Pembicaraan ini dilakukan untuk memastikan bahwa Indonesia memiliki cadangan srategis stok beras untuk mencegah kenaikan harga beras akibat El Nino.
“Ini untuk memastikan bahwa kita memiliki cadangan strategis stok guna menjaga agar tidak terjadi kenaikan (harga) karena memang produksi pasti turun disebabkan oleh El Nino,” kata Jokowi ketika meninjau Gudang Bulog Dramaga, Bogor, Jawa Barat, Senin (11/9/2023) seperti dilansir Antara.
Baca Juga
Harga Beras Melambung Terdampak Larangan Ekspor India, Bantuan Dikucurkan untuk 21,3 Juta Keluarga
Meskipun sudah digelar pembicaraan awal, Jokowi menyebut hingga saat ini pemerintah belum memutuskan kerja sama impor beras dengan negara tertentu, karena masih perlu bernegosiasi soal harga.
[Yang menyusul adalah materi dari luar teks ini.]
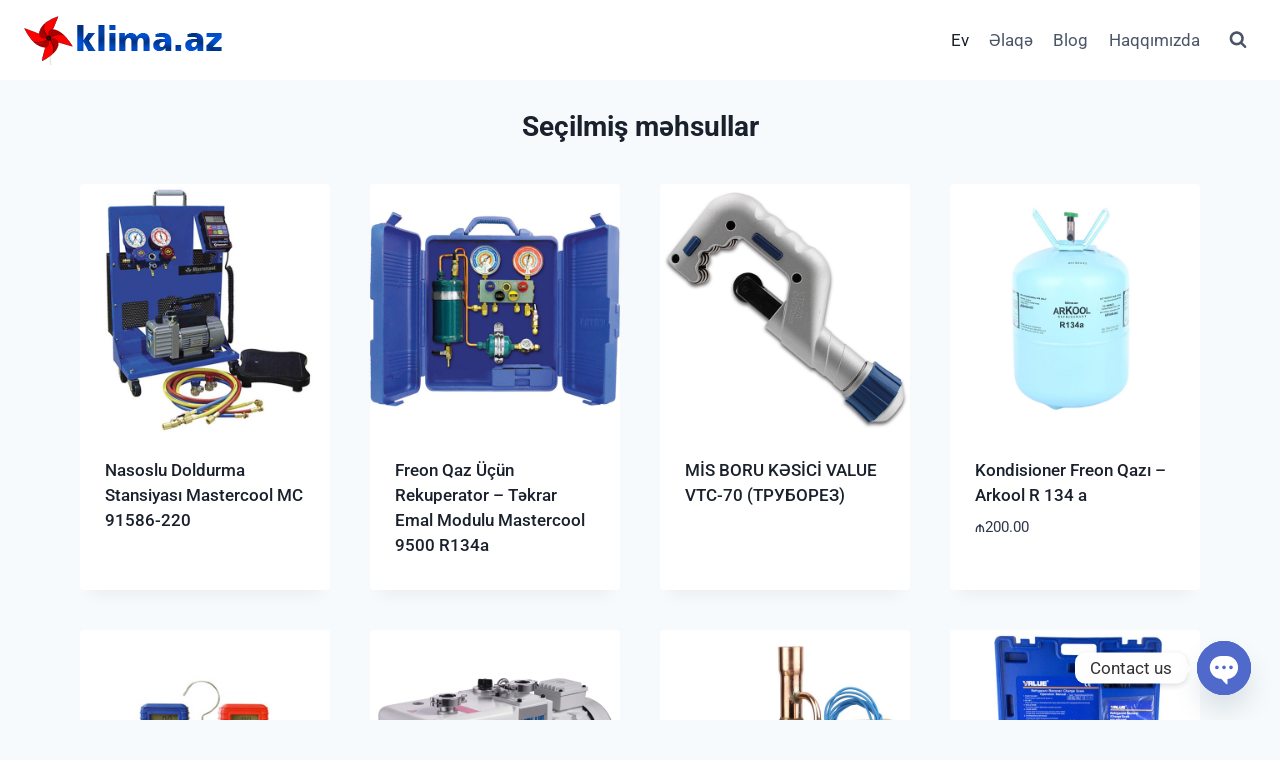

--- FILE ---
content_type: text/css
request_url: https://klima.az/wp-content/uploads/elementor/css/post-102.css?ver=1750091797
body_size: -379
content:
.elementor-102 .elementor-element.elementor-element-0ba3bd7 > .elementor-widget-container{margin:23px 23px 23px 23px;}.elementor-102 .elementor-element.elementor-element-0ba3bd7{text-align:center;}.elementor-102 .elementor-element.elementor-element-4636b39{text-align:center;}.elementor-102 .elementor-element.elementor-element-3eb0461{text-align:center;}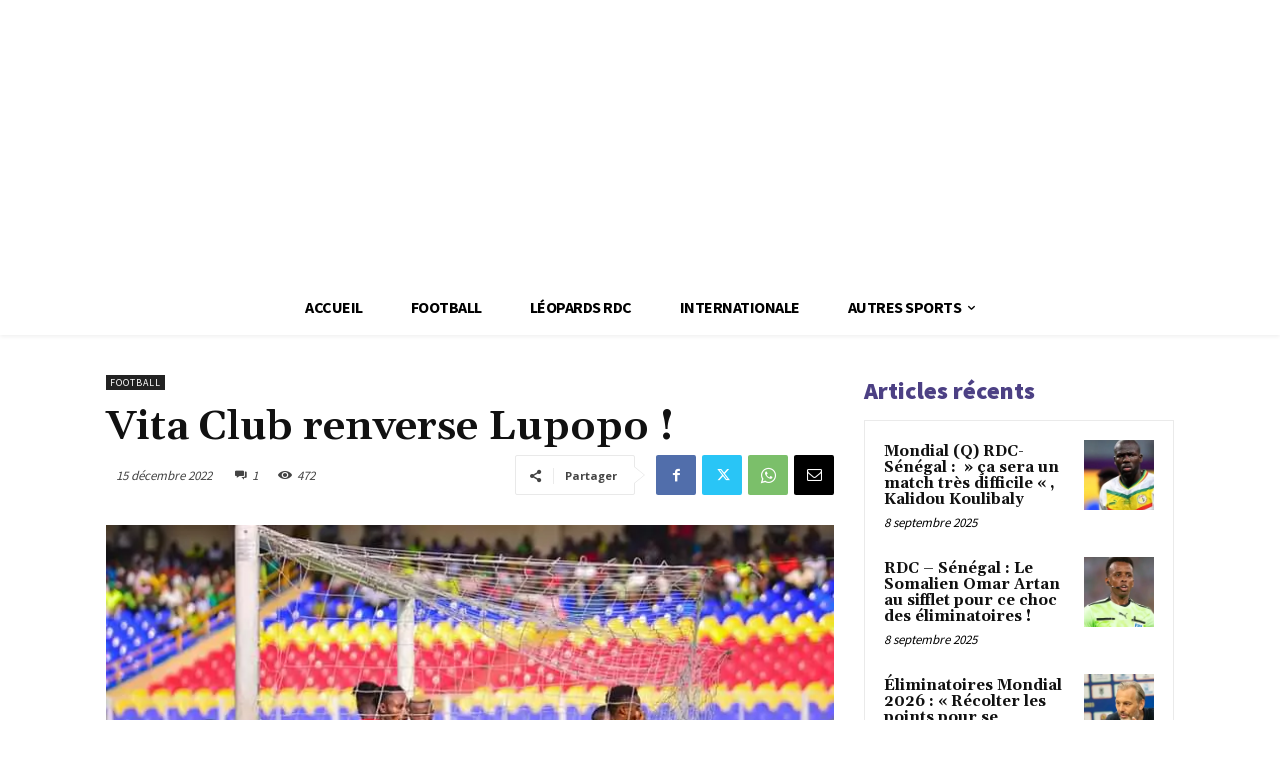

--- FILE ---
content_type: text/html; charset=utf-8
request_url: https://www.google.com/recaptcha/api2/aframe
body_size: 268
content:
<!DOCTYPE HTML><html><head><meta http-equiv="content-type" content="text/html; charset=UTF-8"></head><body><script nonce="uUWw8VG_fZRtIea27rGcGQ">/** Anti-fraud and anti-abuse applications only. See google.com/recaptcha */ try{var clients={'sodar':'https://pagead2.googlesyndication.com/pagead/sodar?'};window.addEventListener("message",function(a){try{if(a.source===window.parent){var b=JSON.parse(a.data);var c=clients[b['id']];if(c){var d=document.createElement('img');d.src=c+b['params']+'&rc='+(localStorage.getItem("rc::a")?sessionStorage.getItem("rc::b"):"");window.document.body.appendChild(d);sessionStorage.setItem("rc::e",parseInt(sessionStorage.getItem("rc::e")||0)+1);localStorage.setItem("rc::h",'1768562879483');}}}catch(b){}});window.parent.postMessage("_grecaptcha_ready", "*");}catch(b){}</script></body></html>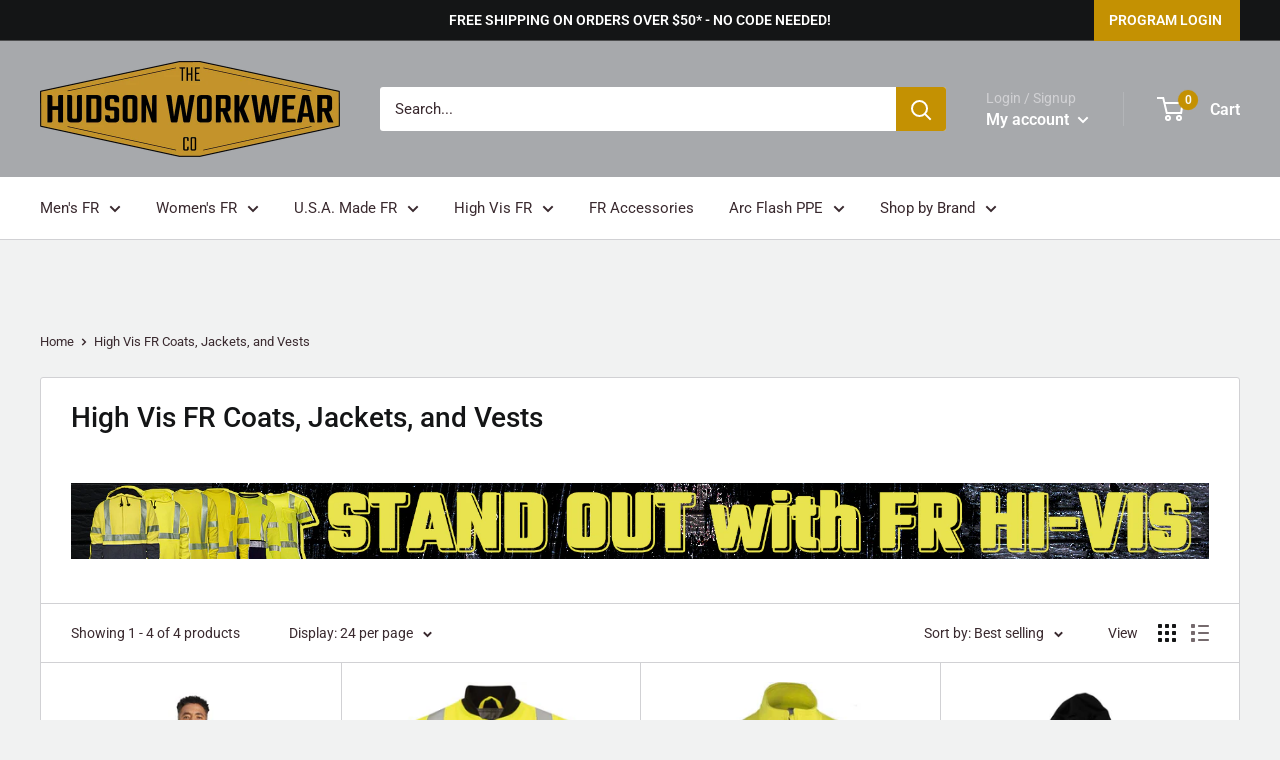

--- FILE ---
content_type: text/javascript
request_url: https://www.hudsonworkwear.com/cdn/shop/t/2/assets/custom.js?v=90373254691674712701610824962
body_size: -830
content:
//# sourceMappingURL=/cdn/shop/t/2/assets/custom.js.map?v=90373254691674712701610824962
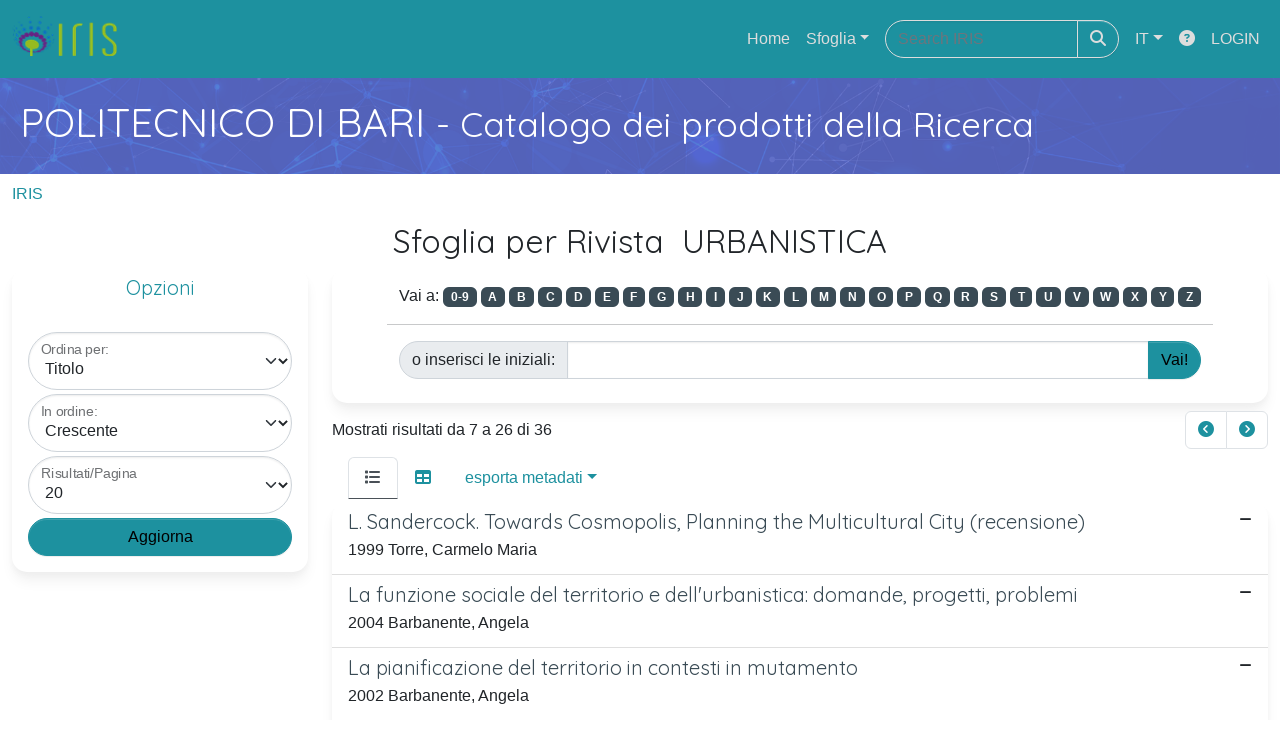

--- FILE ---
content_type: application/javascript; charset=utf-8
request_url: https://static.cineca.it/jd/npm/jgrowl@1.4.9/jquery.jgrowl.min.js
body_size: 1379
content:
!function(i){"function"==typeof define&&define.amd?define(["jquery"],i):"object"==typeof module&&module.exports?module.exports=function(e,t){return void 0===t&&(t="undefined"!=typeof window?require("jquery"):require("jquery")(e)),i(t),t}:i(jQuery)}(function(a){a.jGrowl=function(e,t){0===a("#jGrowl").length&&a('<div id="jGrowl"></div>').addClass((t&&t.position?t:a.jGrowl.defaults).position).appendTo((t&&t.appendTo?t:a.jGrowl.defaults).appendTo),a("#jGrowl").jGrowl(e,t)},a.fn.jGrowl=function(e,t){var i;if(void 0===t&&a.isPlainObject(e)&&(e=(t=e).message),a.isFunction(this.each))return i=arguments,this.each(function(){void 0===a(this).data("jGrowl.instance")&&(a(this).data("jGrowl.instance",a.extend(new a.fn.jGrowl,{notifications:[],element:null,interval:null})),a(this).data("jGrowl.instance").startup(this)),a.isFunction(a(this).data("jGrowl.instance")[e])?a(this).data("jGrowl.instance")[e].apply(a(this).data("jGrowl.instance"),a.makeArray(i).slice(1)):a(this).data("jGrowl.instance").create(e,t)})},a.extend(a.fn.jGrowl.prototype,{defaults:{pool:0,header:"",group:"",sticky:!1,position:"top-right",appendTo:"body",glue:"after",theme:"default",themeState:"highlight",corners:"10px",check:250,life:3e3,closeDuration:"normal",openDuration:"normal",easing:"swing",closer:!0,closeTemplate:"&times;",closerTemplate:"<div>[ close all ]</div>",log:function(){},beforeOpen:function(){},afterOpen:function(){},open:function(){},beforeClose:function(){},close:function(){},click:function(){},animateOpen:{opacity:"show"},animateClose:{opacity:"hide"}},notifications:[],element:null,interval:null,create:function(e,t){t=a.extend({},this.defaults,t);void 0!==t.speed&&(t.openDuration=t.speed,t.closeDuration=t.speed),this.notifications.push({message:e,options:t}),t.log.apply(this.element,[this.element,e,t])},render:function(e){var t=this,i=e.message,n=e.options,o=(n.themeState=""===n.themeState?"":"ui-state-"+n.themeState,a("<div/>").addClass("jGrowl-notification alert "+n.themeState+" ui-corner-all"+(void 0!==n.group&&""!==n.group?" "+n.group:"")).append(a("<button/>").addClass("jGrowl-close").html(n.closeTemplate)).append(a("<div/>").addClass("jGrowl-header").html(n.header)).append(a("<div/>").addClass("jGrowl-message").html(i)).data("jGrowl",n).addClass(n.theme).children(".jGrowl-close").bind("click.jGrowl",function(){return a(this).parent().trigger("jGrowl.beforeClose"),!1}).parent());a(o).bind("mouseover.jGrowl",function(){a(".jGrowl-notification",t.element).data("jGrowl.pause",!0)}).bind("mouseout.jGrowl",function(){a(".jGrowl-notification",t.element).data("jGrowl.pause",!1)}).bind("jGrowl.beforeOpen",function(){!1!==n.beforeOpen.apply(o,[o,i,n,t.element])&&a(this).trigger("jGrowl.open")}).bind("jGrowl.open",function(){!1!==n.open.apply(o,[o,i,n,t.element])&&("after"==n.glue?a(".jGrowl-notification:last",t.element).after(o):a(".jGrowl-notification:first",t.element).before(o),a(this).animate(n.animateOpen,n.openDuration,n.easing,function(){!1===a.support.opacity&&this.style.removeAttribute("filter"),null!==a(this).data("jGrowl")&&void 0!==a(this).data("jGrowl")&&(a(this).data("jGrowl").created=new Date),a(this).trigger("jGrowl.afterOpen")}))}).bind("jGrowl.afterOpen",function(){n.afterOpen.apply(o,[o,i,n,t.element])}).bind("click",function(){n.click.apply(o,[o,i,n,t.element])}).bind("jGrowl.beforeClose",function(){!1!==n.beforeClose.apply(o,[o,i,n,t.element])&&a(this).trigger("jGrowl.close")}).bind("jGrowl.close",function(){a(this).data("jGrowl.pause",!0),a(this).animate(n.animateClose,n.closeDuration,n.easing,function(){(!a.isFunction(n.close)||!1!==n.close.apply(o,[o,i,n,t.element]))&&a(this).remove()})}).trigger("jGrowl.beforeOpen"),""!==n.corners&&void 0!==a.fn.corner&&a(o).corner(n.corners),1<a(".jGrowl-notification:parent",t.element).length&&0===a(".jGrowl-closer",t.element).length&&!1!==this.defaults.closer&&a(this.defaults.closerTemplate).addClass("jGrowl-closer "+this.defaults.themeState+" ui-corner-all").addClass(this.defaults.theme).appendTo(t.element).animate(this.defaults.animateOpen,this.defaults.speed,this.defaults.easing).bind("click.jGrowl",function(){a(this).siblings().trigger("jGrowl.beforeClose"),a.isFunction(t.defaults.closer)&&t.defaults.closer.apply(a(this).parent()[0],[a(this).parent()[0]])})},update:function(){a(this.element).find(".jGrowl-notification:parent").each(function(){void 0!==a(this).data("jGrowl")&&void 0!==a(this).data("jGrowl").created&&a(this).data("jGrowl").created.getTime()+parseInt(a(this).data("jGrowl").life,10)<(new Date).getTime()&&!0!==a(this).data("jGrowl").sticky&&(void 0===a(this).data("jGrowl.pause")||!0!==a(this).data("jGrowl.pause"))&&a(this).trigger("jGrowl.beforeClose")}),0<this.notifications.length&&(0===this.defaults.pool||a(this.element).find(".jGrowl-notification:parent").length<this.defaults.pool)&&this.render(this.notifications.shift()),a(this.element).find(".jGrowl-notification:parent").length<2&&a(this.element).find(".jGrowl-closer").animate(this.defaults.animateClose,this.defaults.speed,this.defaults.easing,function(){a(this).remove()})},startup:function(e){this.element=a(e).addClass("jGrowl").append('<div class="jGrowl-notification"></div>'),this.interval=setInterval(function(){var t=a(e).data("jGrowl.instance");if(void 0!==t)try{t.update()}catch(e){throw t.shutdown(),e}},parseInt(this.defaults.check,10))},shutdown:function(){try{a(this.element).removeClass("jGrowl").find(".jGrowl-notification").trigger("jGrowl.close").parent().empty()}catch(e){throw e}finally{clearInterval(this.interval)}},close:function(){a(this.element).find(".jGrowl-notification").each(function(){a(this).trigger("jGrowl.beforeClose")})}}),a.jGrowl.defaults=a.fn.jGrowl.prototype.defaults});
//# sourceMappingURL=jquery.jgrowl.map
“Saya ini berbicara dengan kepala negara/kepala pemerintahan kemudian ditindaklanjuti negosiasinya oleh Bulog. Kalau barangnya ada (negosiasi) di antara pemimpin sudah oke, tetapi harganya tidak nyambung kan tidak ketemu. Jadi masalah harga tetap menjadi hal penting dalam negosiasi tentang jadi atau tidak transaksinya,” ujar Presiden Jokowi.
Sebelumnya dikabarkan bahwa dalam pertemuan bilateral dengan PM Kamboja Hun Manet di sela-sela KTT ASEAN di Jakarta, pekan lalu, Jokowi menyampaikan keinginan Indonesia untuk mengimpor sekitar 250 ribu ton beras per tahun dari Kamboja.
Proses impor beras dari Kamboja itu akan mendukung tambahan stok beras dari sejumlah negara yang diperkirakan totalnya mencapai 400 ribu ton.
Baca Juga
Harga Beras Global Melambung, Tertinggi dalam 15 Tahun. Ini Kata FAO
Jumlah tersebut, kata Jokowi, akan menambah cadangan beras di gudang-gudang Bulog yang saat ini berjumlah 1,6 juta ton, yang disebutnya sudah di atas kondisi normal yakni 1,2 juta ton.
Namun, untuk mengantisipasi dampak El Nino tahun ini serta untuk mengamankan pasokan hingga tahun depan, Presiden Jokowi menganggap masih perlu impor dari sejumlah negara.
“Kalau stok kita sudah banyak, tetapi kita tetap melihat di mana bisa kita beli (beras)… tidak hanya untuk sekarang tetapi juga untuk antisipasi (kebutuhan) tahun depan,” ujar Presiden Jokowi.